> [Brief 1]: Revise the passage on media consolidation from "This suggestion is" up to and including "the tidiest profit.", giving that stretch again with "institutions" changed to "organizations".
> [Brief 2]: Repeat every one of the saved entries below word for word, leaving out the pictures.

> [Selected excerpt]:
::::::::::
Consolidation of power, in any industry but especially web-based ones, weakens consumer agency, divorces people from their local communities, degrades the environment, and siphons away resources. My larger anti-capitalist beliefs are showing here, and I do believe these statements apply across all industries, but they are especially poignant in the world of media.
As news organizations consolidate, the quality of life of everyone they aim to serve will decline. We need to make a conscientious choice to stop, in their tracks, the forces sapping local communities of accountability journalism and transferring that power to distant, concentrated overseers.
This suggestion is blatantly at odds with the financial forces that drive the world of business, but a new generation is beginning to recognize the moral, logical, social, and ecological bankruptcy of a purely profit-driven mindset. We cannot make decisions about intrinsically necessary institutions, such as the ones responsible for conveying information to those who need it, solely based on what turns the tidiest profit.
I would not ask this of every industry, and I would doubt that such a feat would be possible in most other industries. But in journalism, a profession staffed by people legitimately putting service over compensation and mission over capital, I think it is possible. Possible, and very necessary.
::::::::::
[Saved entries]
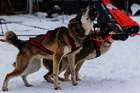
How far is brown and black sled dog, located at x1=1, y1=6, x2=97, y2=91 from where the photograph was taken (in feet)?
22.9

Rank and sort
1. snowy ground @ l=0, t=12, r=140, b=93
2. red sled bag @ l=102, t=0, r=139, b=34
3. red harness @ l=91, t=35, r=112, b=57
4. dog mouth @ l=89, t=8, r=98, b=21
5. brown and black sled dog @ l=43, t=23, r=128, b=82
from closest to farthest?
dog mouth @ l=89, t=8, r=98, b=21, snowy ground @ l=0, t=12, r=140, b=93, brown and black sled dog @ l=43, t=23, r=128, b=82, red harness @ l=91, t=35, r=112, b=57, red sled bag @ l=102, t=0, r=139, b=34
::::::::::
> [Task result 1]:
This suggestion is blatantly at odds with the financial forces that drive the world of business, but a new generation is beginning to recognize the moral, logical, social, and ecological bankruptcy of a purely profit-driven mindset. We cannot make decisions about intrinsically necessary organizations, such as the ones responsible for conveying information to those who need it, solely based on what turns the tidiest profit.

> [Task result 2]:
How far is brown and black sled dog, located at x1=1, y1=6, x2=97, y2=91 from where the photograph was taken (in feet)?
22.9

Rank and sort
1. snowy ground @ l=0, t=12, r=140, b=93
2. red sled bag @ l=102, t=0, r=139, b=34
3. red harness @ l=91, t=35, r=112, b=57
4. dog mouth @ l=89, t=8, r=98, b=21
5. brown and black sled dog @ l=43, t=23, r=128, b=82
from closest to farthest?
dog mouth @ l=89, t=8, r=98, b=21, snowy ground @ l=0, t=12, r=140, b=93, brown and black sled dog @ l=43, t=23, r=128, b=82, red harness @ l=91, t=35, r=112, b=57, red sled bag @ l=102, t=0, r=139, b=34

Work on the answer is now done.